IAAF/IOC do expect each country to pull their weight (effectively acting as sales managers) only they don't punish or hold them accountable except in the most egregious of circumstances.
Unlike you , IAAF have enough common sense to know the difficulties that people on an island like Nauru have when it comes to promoting the sport. Your idea of "holding them accountable" is to barr them from participation. This is laughable. You dont know for a fact that lack of effort is the problem. Logic suggests that demographics and culture are the reasons. Bahamas has had culture of track and field for 5 decades. These Pacific Islands have other interests. No amount of armtwisting and suspensions will make them change.
1. There is OBVIOUSLY a difference between near and all. ALL doesn't include "athletes" who can "run" 12.48. They are blatant lies. BY YOU. YOU didn't characterize what I said so you just made it up. You're a liar. It's sad, but it is what it is. 2. Show me where I exactly said that. Again you lie. 3. The only person who has resorted to lies and distortions is you, kamikaze7 AKA claptrap. I've represented your words perfectly and you have made up things I didn't say in every post. And, now you're moved your own goal posts from EVERYBODY to this thread. You're a joke, but I'm not laughing at you. Again, I feel sadness for you. 4. The people with common sense unfortunately don't include you. Why did you leave out Palau? I already referenced them. Yet you include American Samoa? BECAUSE YOU SEE THAT PALAU HAS A JUNIOR WHO RUNS 11.48 - WHICH PROVES MY POINT. AND THE POPULATION OF PALAU IS 20,000. Which is considerably less tham Amer. Samoa, Vanuato or Kirbati. See that's how weak your argument is: you have to bring in extraneous people, lies and distortions, and insults because your incensed that you're being destroyed in a simple debate. It's not that serious; get a grip. CALM DOWN.
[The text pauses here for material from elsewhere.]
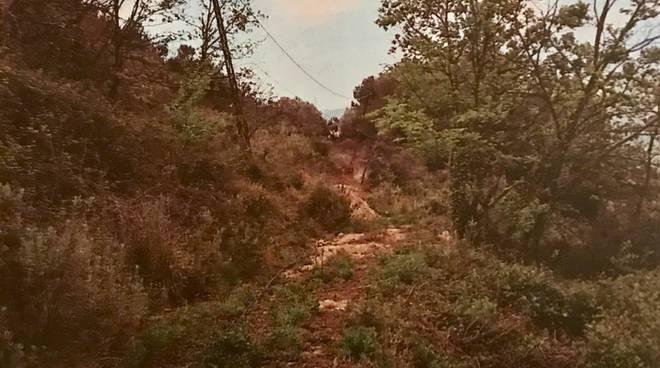 riviera24 - Frana in zona ex Cava Bianchi a Sanremo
You obviously don't know anything about administration or training development and now you're angry that it has been exposed. Well, you exposed it when you "presented" your wrong ideas to the forum. Administration is critical to development. Ask the Eastern Europeans of the cold war or even the Australians who have an institute of sport. You can hit reply out of stubborness all you want, but I will continue to let you know how wrong you are. You're wrong. Again.
Size is size. You brought population into this; if you don't like it then you should have kept the argument to Pac Islands. You didn't because you don't know what you're talking about. And, the sport can only become more popular with evengelists - the federation. You really are a waste of time, but I will stay here until you get it.
IAAF is a political body, believing that they may act strictly for sporting reasons (sensing the difficulties of the Nauru's etc) is naive. You're naive.
Lastly, you showcase your ignorance of development when you say that "[I] don't know for a fact that lack of effort is the problem". This just proves you have no credibility to even engage in this discussion. You're really trying to say that the culture is the cause? Like Bahamians just show up at international events and win? Like they don't have youth, and club and collegiate development programs? You CLEARLY have no idea about sport in the Caribbean and the cause of the results. This is shameful. Development, or the lacktherof, is the reason why you see men running 12 seconds showing up at the olympics. That's not "culture".